— INPUT RECORDS —
###
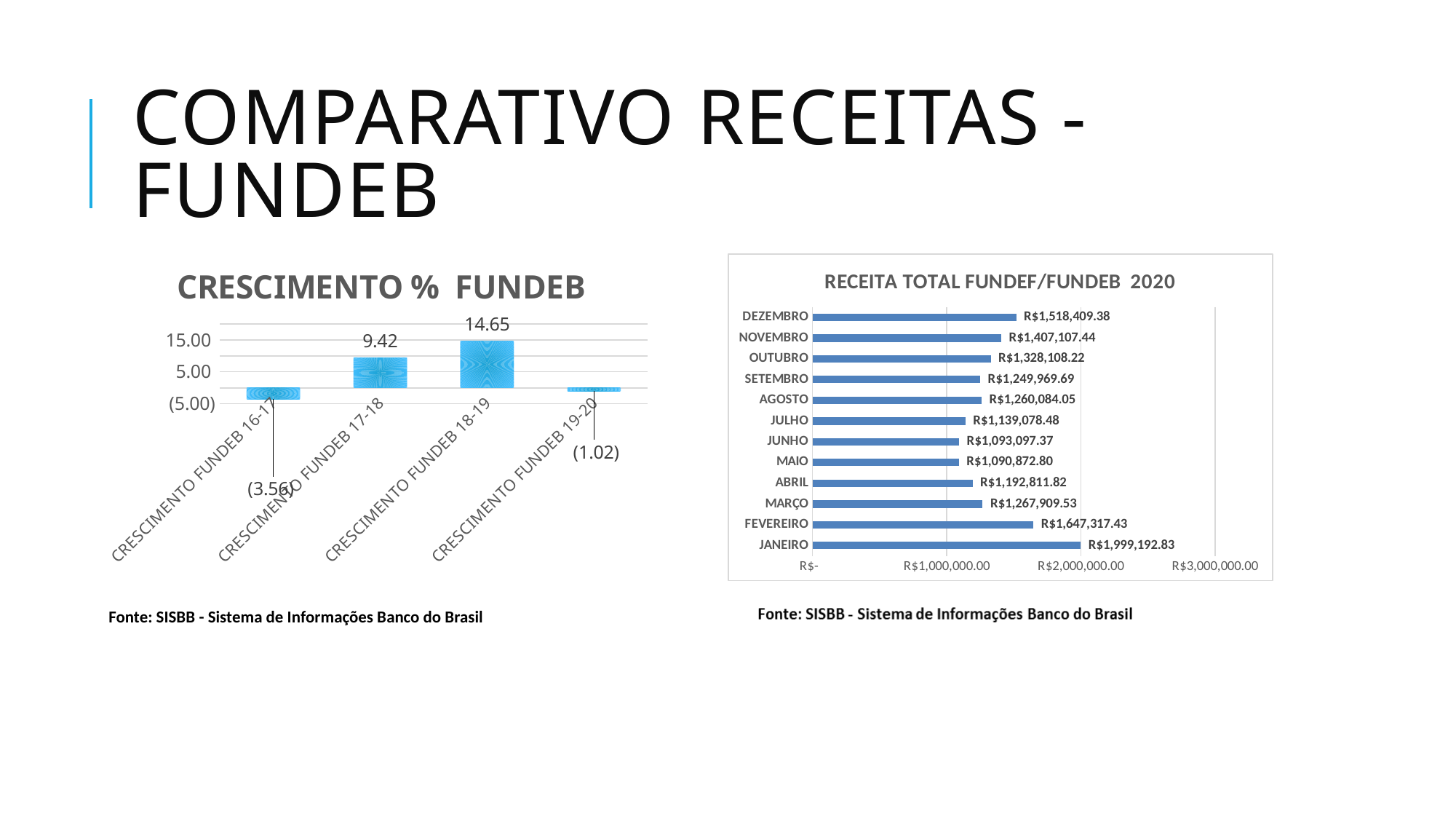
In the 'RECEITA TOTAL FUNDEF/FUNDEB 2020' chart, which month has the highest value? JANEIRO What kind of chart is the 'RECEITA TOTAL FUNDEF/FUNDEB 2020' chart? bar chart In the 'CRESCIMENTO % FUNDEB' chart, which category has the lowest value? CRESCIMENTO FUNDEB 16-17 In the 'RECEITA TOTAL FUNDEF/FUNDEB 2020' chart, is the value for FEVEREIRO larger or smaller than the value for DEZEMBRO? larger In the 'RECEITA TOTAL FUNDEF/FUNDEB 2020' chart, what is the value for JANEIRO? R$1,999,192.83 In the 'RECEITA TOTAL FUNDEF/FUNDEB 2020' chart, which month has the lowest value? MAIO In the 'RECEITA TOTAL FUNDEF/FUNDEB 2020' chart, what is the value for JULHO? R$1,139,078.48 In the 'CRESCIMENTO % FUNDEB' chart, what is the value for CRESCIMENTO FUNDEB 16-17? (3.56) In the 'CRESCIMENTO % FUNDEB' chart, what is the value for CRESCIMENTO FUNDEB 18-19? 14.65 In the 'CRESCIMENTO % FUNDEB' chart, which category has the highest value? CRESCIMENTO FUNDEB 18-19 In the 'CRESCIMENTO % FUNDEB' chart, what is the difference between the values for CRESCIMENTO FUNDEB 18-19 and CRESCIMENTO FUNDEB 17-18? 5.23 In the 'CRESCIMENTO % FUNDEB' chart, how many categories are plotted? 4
###
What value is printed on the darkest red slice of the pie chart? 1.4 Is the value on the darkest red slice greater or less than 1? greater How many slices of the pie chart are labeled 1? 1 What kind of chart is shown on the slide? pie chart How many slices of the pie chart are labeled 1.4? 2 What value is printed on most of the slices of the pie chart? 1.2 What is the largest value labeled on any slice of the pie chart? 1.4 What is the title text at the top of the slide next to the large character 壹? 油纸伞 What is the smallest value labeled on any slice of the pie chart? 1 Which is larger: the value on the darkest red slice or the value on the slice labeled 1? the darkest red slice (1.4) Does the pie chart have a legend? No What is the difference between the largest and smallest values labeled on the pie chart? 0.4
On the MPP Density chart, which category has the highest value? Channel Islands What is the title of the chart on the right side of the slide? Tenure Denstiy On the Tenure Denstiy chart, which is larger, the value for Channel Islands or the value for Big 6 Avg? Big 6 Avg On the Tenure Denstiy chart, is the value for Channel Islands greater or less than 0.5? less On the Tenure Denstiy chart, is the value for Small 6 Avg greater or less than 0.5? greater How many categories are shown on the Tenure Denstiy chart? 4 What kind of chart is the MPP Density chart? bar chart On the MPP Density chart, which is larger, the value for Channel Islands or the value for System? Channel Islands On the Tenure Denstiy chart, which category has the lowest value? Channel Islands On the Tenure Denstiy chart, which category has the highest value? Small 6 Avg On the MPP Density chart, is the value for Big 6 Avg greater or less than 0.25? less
###
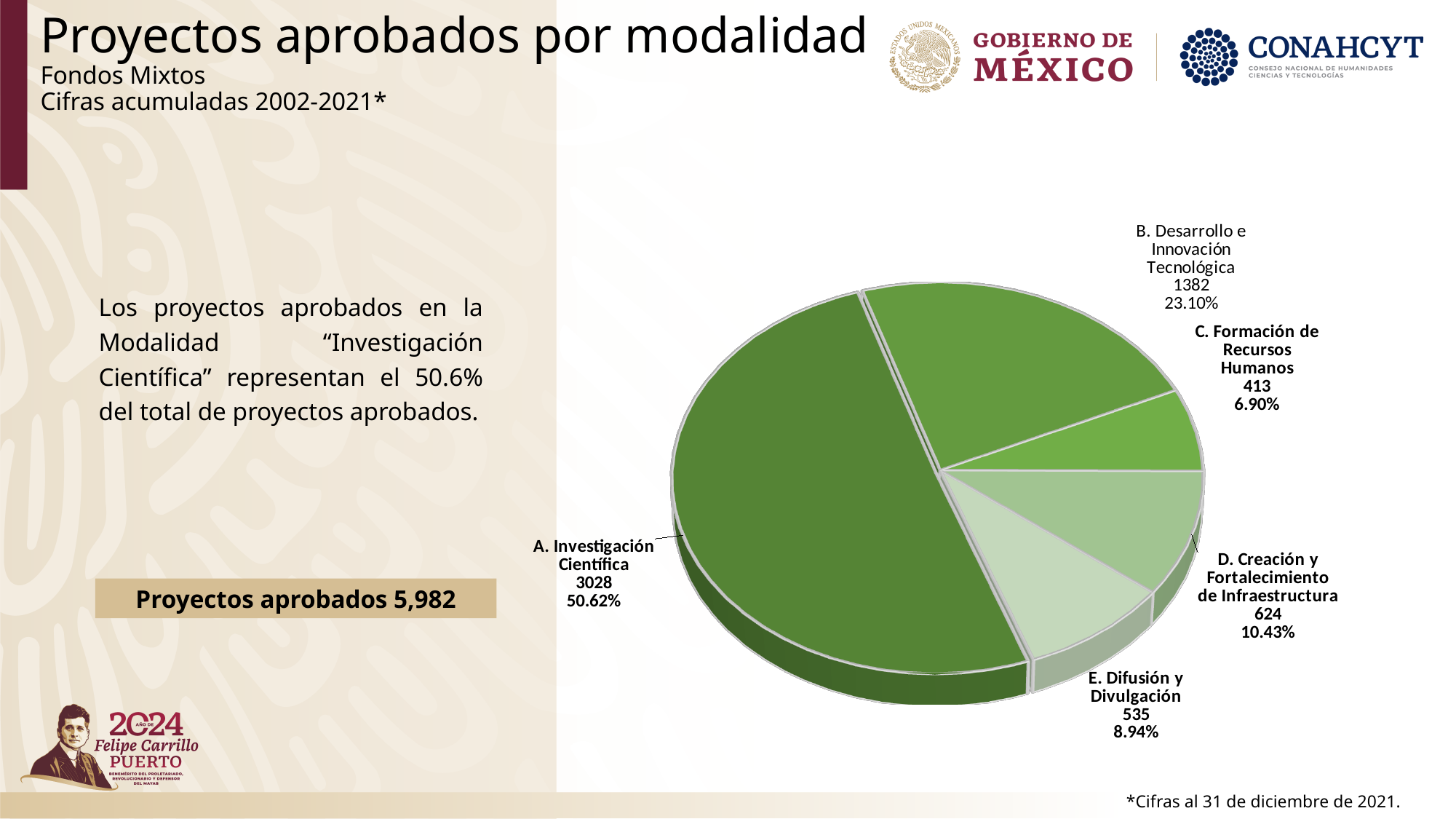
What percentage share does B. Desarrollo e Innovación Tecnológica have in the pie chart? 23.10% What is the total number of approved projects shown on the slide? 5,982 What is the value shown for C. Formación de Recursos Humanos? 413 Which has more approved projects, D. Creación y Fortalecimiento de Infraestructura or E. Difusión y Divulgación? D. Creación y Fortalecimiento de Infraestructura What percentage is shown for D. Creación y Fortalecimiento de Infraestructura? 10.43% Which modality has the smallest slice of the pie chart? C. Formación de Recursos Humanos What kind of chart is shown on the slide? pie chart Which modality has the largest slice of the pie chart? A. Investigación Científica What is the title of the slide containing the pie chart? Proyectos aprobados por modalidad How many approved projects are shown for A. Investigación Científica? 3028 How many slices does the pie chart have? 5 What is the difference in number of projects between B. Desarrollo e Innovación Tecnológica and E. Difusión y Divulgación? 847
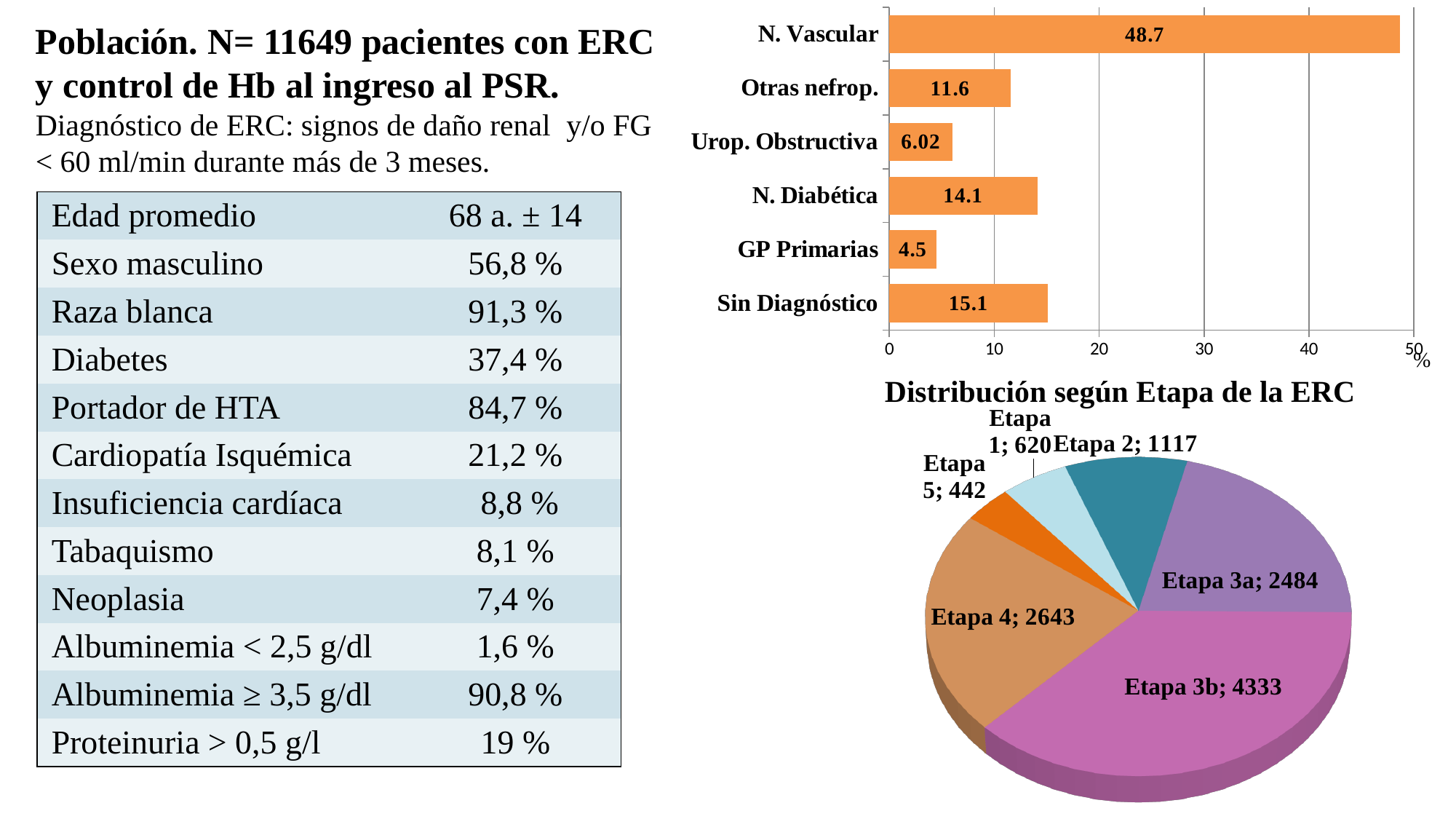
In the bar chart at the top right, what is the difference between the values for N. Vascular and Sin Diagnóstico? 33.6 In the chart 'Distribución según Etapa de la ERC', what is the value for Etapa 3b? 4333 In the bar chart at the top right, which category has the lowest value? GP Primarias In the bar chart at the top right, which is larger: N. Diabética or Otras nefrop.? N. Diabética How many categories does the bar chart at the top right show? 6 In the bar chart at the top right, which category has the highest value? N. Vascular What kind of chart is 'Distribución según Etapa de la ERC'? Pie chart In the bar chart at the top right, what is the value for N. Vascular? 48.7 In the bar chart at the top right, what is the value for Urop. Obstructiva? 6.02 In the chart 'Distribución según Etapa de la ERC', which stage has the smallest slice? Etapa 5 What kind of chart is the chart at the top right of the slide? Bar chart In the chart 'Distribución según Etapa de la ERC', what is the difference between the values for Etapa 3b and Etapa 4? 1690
###
— WHAT THE TASK REQUIRES —
Count the lines in the material that contain the word "slices" and reply with that number alone.

— COMPLETED EXERCISE —
2